--- start of Document text ---

Due to size constraints (>10GB raw CSVs), the raw datasets are not tracked in GitHub
<br>
All data can be fully reproduced by running the script, more detail on reproducibility in README file

Raw data source:
<br>
https://www.census.gov/programs-surveys/acs/microdata.html
<br>
https://www2.census.gov/programs-surveys/acs/data/pums/

# CA Data 

In [1]:
import os
import requests
import zipfile
import io
import pandas as pd
from pathlib import Path

In [2]:
def download_acs_1year_person_data(state_abbr="ca", years=[2018,2019, 2021, 2022, 2023]):
    """
    Downloads 1-Year ACS PUMS person files. 
    """
    for year in years:
        url = f"https://www2.census.gov/programs-surveys/acs/data/pums/{year}/1-Year/csv_p{state_abbr}.zip"
        dest_folder = f"data_persons_{state_abbr}_1yr/{year}"
        os.makedirs(dest_folder, exist_ok=True)
        
        print(f"Downloading {year} 1-Year data...")
        try:
            r = requests.get(url, stream=True)
            r.raise_for_status()

--- end of Document text ---

Instruction 1
Explain, based on the ACS data notebook, why the raw datasets are not tracked in GitHub.
Instruction 2
For each statement, indicate whether it agrees with the ACS data notebook, answering yes or no and quoting the deciding words: (a) The download function retrieves 5-Year ACS PUMS person files. (b) The default list of years includes 2020. (c) The default state abbreviation is "ca".
Instruction 3
Continue the ACS data notebook from its final line.

--- start of Provided material ---

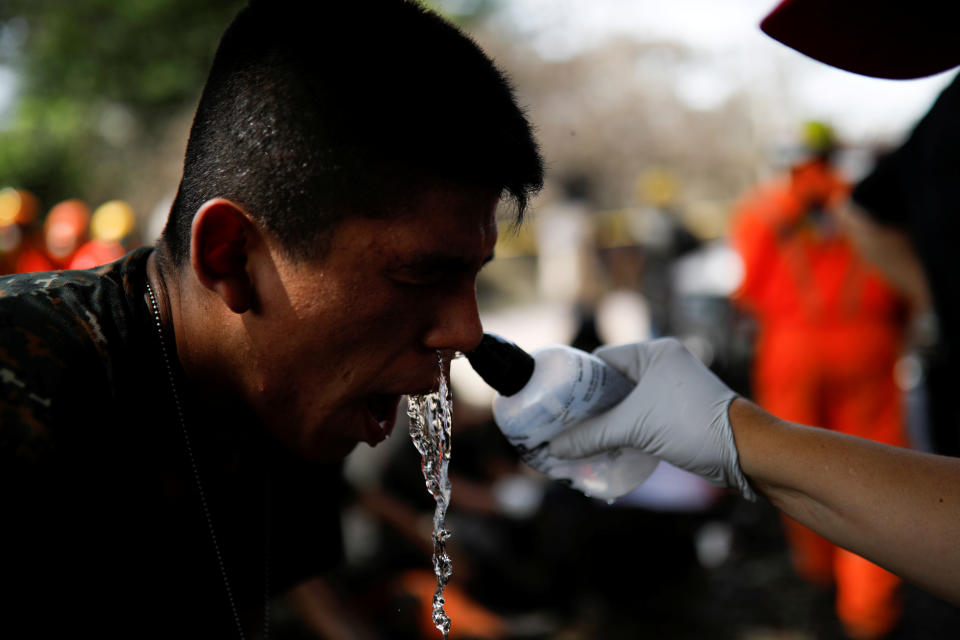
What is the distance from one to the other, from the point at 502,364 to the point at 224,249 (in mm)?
623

--- end of Provided material ---

Task response 1
The raw datasets are left out of GitHub because of size constraints, since the raw CSVs exceed 10GB. All of the data can instead be fully reproduced by running the script.

Task response 2
(a) No: "Downloads 1-Year ACS PUMS person files."
(b) No: "years=[2018,2019, 2021, 2022, 2023]"
(c) Yes: "state_abbr="ca""

Task response 3
            with zipfile.ZipFile(io.BytesIO(r.content)) as z:
                z.extractall(dest_folder)
                print(f"Done: {year}")
        except Exception as e:
            print(f"Skipping {year}: {e}")

# We only run once 
download_acs_1year_person_data()

Downloading 2018 1-Year data...
Done: 2018
Downloading 2019 1-Year data...
Done: 2019
Downloading 2021 1-Year data...
Done: 2021
Downloading 2022 1-Year data...
Done: 2022
Downloading 2023 1-Year data...
Done: 2023


In [5]:
import os
import pandas as pd

BASE_DIR = "data_persons_ca_1yr"
YEARS = [2018, 2019, 2021, 2022, 2023]
FILENAME = "psam_p06.csv"
OUTPUT_PATH = os.path.join(BASE_DIR, "psam_p06_master.csv")

def build_master_common_columns(base_dir=BASE_DIR, years=YEARS, filename=FILENAME, output_path=OUTPUT_PATH):
    # 1) Collect file paths + compute the intersection of column names across years
    paths = {}
    common_cols = None

    for y in years:
        path = os.path.join(base_dir, str(y), filename)
        if not os.path.exists(path):
            raise FileNotFoundError(f"Missing file for {y}: {path}")
        paths[y] = path

        # Read only header to get columns (fast)
        cols = pd.read_csv(path, nrows=0).columns
        cols_set = set(cols)

        if common_cols is None:
            common_cols = cols_set
        else:
            common_cols = common_cols.intersection(cols_set)

    # We will keep these columns (sorted for stable order) + add "year"
    common_cols = sorted(common_cols)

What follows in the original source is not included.